More than most, the oil and gas industry is dependent on third-party contactors for a range of integral services and solutions. Working at arms length from these organisations and across unfamiliar cultural divides and international borders can be a minefield when compliance is involved.

A lack of judgement or a failure to effectively assess how parties from agents and distributors to business partners and other third-party intermediaries operate can leave your organisation open to a whole gamut of worst-case scenarios - ranging from reputational damage and government investigations, to operational risk, financial penalties and criminal liability.

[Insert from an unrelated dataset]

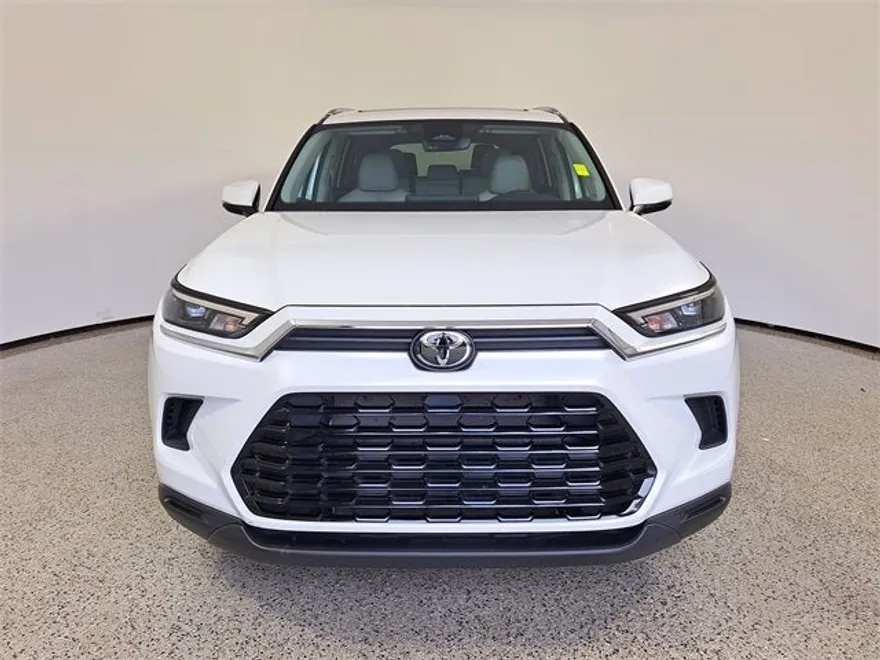 2024 Toyota Grand Highlander XLE photo 1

Promotion of compliance under international regulations including the U.S. Foreign Corrupt Practices Act (FCPA), the UK Anti-Bribery Act and security and exchange and consumer and data protection regulations is of the utmost importance in an area where eternal vigilance is necessary to stave of disaster.


4th pillar - Regulatory Management

To expand on the aim of our third pillar, the successful navigation of the international regulatory environment must be a cornerstone of any supply chain compliance framework. As well as the aforementioned international legislative requirements, some states and jurisdictions will have binding conditions on recruitment and procurement quotas.

These quotas - so-called "local content" requirements - mandate that a certain percentage of goods and services should be sourced indigenously. Failure to comply with these demands could lead to your company being stripped of its ability to operate in the host nation.

On top of local content, companies will have to steer through the treacherous waters of import and export regulation and control, breaches of which may incur the suspension or revocation of trading licenses.